Chandrayaan 2 mission. Latest updates All Indians are with ISRO

The Chandrayaan 2 mission

The Chandrayaan 2 mission will be classified as a partial success. The most ambitious component, a soft landing in an unknown, unexamined location, followed by exploration through a mobile vehicle, has failed, for reasons unknown at the time of writing. But the orbiter works well and will continue to carry out its scientific experiments.

In many ways, a soft landing on the moon is a very difficult task. Any soft landing requires that the landing module gradually lose speed with respect to the moon as it approaches the surface. This requires a complicated calculation since the moon has much lower gravity and there is no atmosphere to speak.

That is only part of the challenge. Much of the moon is covered with a thick layer of dust and it is not easy to discover how deep that dust is. A landing module could sink meters below the surface. Choosing a place where there is firm ground is, in itself, quite difficult.

It is even more difficult to do this on the “far side” unexplored. The ISRO mission deliberately chose a place not studied by previous missions. Think of the moon as a ball, which orbits the Earth once every 27.3 days. That ball also spins, spinning in almost exactly the same period of 27 days. This tidal block means that it always presents the same side to an Earth observer and approximately 59 percent of the moon can be observed from Earth.

The Chandrayaan 2 mission was aimed at landing at the Lunar South Pole on the opposite side.

That is an area that we know very little about. This is precisely why he was chosen. The plan was for the Vikram Lander-Pragyan Rover combination to examine local rocks, study their chemical composition and, above all, look for water.
The latest news before the communication link broke showed that Vikram was moving at about 50 meters / second at 2.1 km above the surface. A successful landing as planned would have required a speed reduction of approximately 2 meters / second in the final landing.
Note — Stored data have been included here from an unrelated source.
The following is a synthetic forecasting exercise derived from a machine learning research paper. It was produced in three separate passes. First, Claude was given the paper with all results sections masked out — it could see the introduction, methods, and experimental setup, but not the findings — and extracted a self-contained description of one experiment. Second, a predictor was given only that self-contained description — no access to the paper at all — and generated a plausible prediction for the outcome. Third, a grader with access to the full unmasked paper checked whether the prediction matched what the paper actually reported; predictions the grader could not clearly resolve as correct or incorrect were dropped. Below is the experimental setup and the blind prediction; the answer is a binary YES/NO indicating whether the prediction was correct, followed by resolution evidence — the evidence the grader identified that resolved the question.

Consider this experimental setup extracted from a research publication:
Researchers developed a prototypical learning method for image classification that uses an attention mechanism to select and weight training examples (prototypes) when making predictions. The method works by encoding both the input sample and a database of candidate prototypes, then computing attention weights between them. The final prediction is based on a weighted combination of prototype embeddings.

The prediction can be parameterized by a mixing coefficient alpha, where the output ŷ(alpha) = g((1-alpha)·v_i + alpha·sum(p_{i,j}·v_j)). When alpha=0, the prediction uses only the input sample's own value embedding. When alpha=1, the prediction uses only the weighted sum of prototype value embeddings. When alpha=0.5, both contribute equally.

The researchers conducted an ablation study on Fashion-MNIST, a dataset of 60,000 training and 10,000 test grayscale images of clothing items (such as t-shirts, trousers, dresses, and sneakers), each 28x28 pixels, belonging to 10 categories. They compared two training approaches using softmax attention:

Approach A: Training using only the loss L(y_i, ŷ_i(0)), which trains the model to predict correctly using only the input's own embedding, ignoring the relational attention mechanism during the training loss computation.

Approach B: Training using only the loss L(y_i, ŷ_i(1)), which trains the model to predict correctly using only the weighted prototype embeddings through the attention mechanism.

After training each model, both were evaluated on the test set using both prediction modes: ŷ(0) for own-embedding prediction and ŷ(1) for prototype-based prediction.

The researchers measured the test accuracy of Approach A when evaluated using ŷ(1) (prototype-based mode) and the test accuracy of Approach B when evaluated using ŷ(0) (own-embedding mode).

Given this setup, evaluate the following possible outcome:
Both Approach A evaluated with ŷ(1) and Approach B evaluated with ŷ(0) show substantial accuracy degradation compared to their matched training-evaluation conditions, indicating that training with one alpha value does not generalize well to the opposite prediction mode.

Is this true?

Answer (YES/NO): YES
The first phase – “sharp braking” – to reduce the speed of 1680 m / s seemed to be going well. But the next phase of fine braking to reduce it to almost ground level and reduce the speed to 2 m / sec is when the communication is cut. The breakdown suggests that this phase was not completed as scheduled and the landing module crashed.

The orbiter can see Vikram at some time or perhaps, the data analysis sheds light on what happened. ISRO must return to the drawing board and discover what went wrong before making another attempt at a lunar mission.Surely there will be the next attempt at some point, although we cannot say when. Meanwhile, the orbiter continues to orbit the moon in an almost circular orbit about 100 km above the surface. During the next year, the orbiter will carry out the surveys and experiments for which it was designed.

The orbiter has eight scientific instruments (“payloads”) that will be used to map the lunar surface and study its atmosphere. This includes terrain mapping cameras, an X-ray spectrometer to search for chemical elements, an X-ray monitor to study solar radiation, high-resolution cameras to zoom in and map the surface, an infrared spectrometer to search for water and minerals, radar For mapping depth and high resolution, a tool for mapping the composition of the exosphere (upper atmosphere) and an instrument that uses double frequency signals to study electron density in the lunar ionosphere. This set of experiments will undoubtedly add to the knowledge of the largest satellite on Earth. The orbiter has a designed lifespan of one year, so we should see the updates for a while.

The Vikram landing module had a seismometer designed to record lunar earthquakes, a meter to measure the thermal properties of the lunar surface and other instruments to map the atmosphere (which is very thin), as well as a mirror instrument (a laser reflector) that is measured very accurately the distance between the Earth and the Moon. Unfortunately, they will have to be discarded.

It is important to keep in mind that the odds were against someone achieving a soft landing on the first attempt. Only three nations have achieved soft lunar landings and an Israeli mission failed earlier this year. ISRO should be proud of what it has accomplished and this will surely help the next mission.